**GIVEN RECORDS:**
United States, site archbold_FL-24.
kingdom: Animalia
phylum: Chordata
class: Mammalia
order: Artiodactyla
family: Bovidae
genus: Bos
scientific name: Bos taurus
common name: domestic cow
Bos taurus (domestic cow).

**PROBLEM:**
Give back the whole listing, word for word.

**REPLY:**
United States, site archbold_FL-24.
kingdom: Animalia
phylum: Chordata
class: Mammalia
order: Artiodactyla
family: Bovidae
genus: Bos
scientific name: Bos taurus
common name: domestic cow
Bos taurus (domestic cow).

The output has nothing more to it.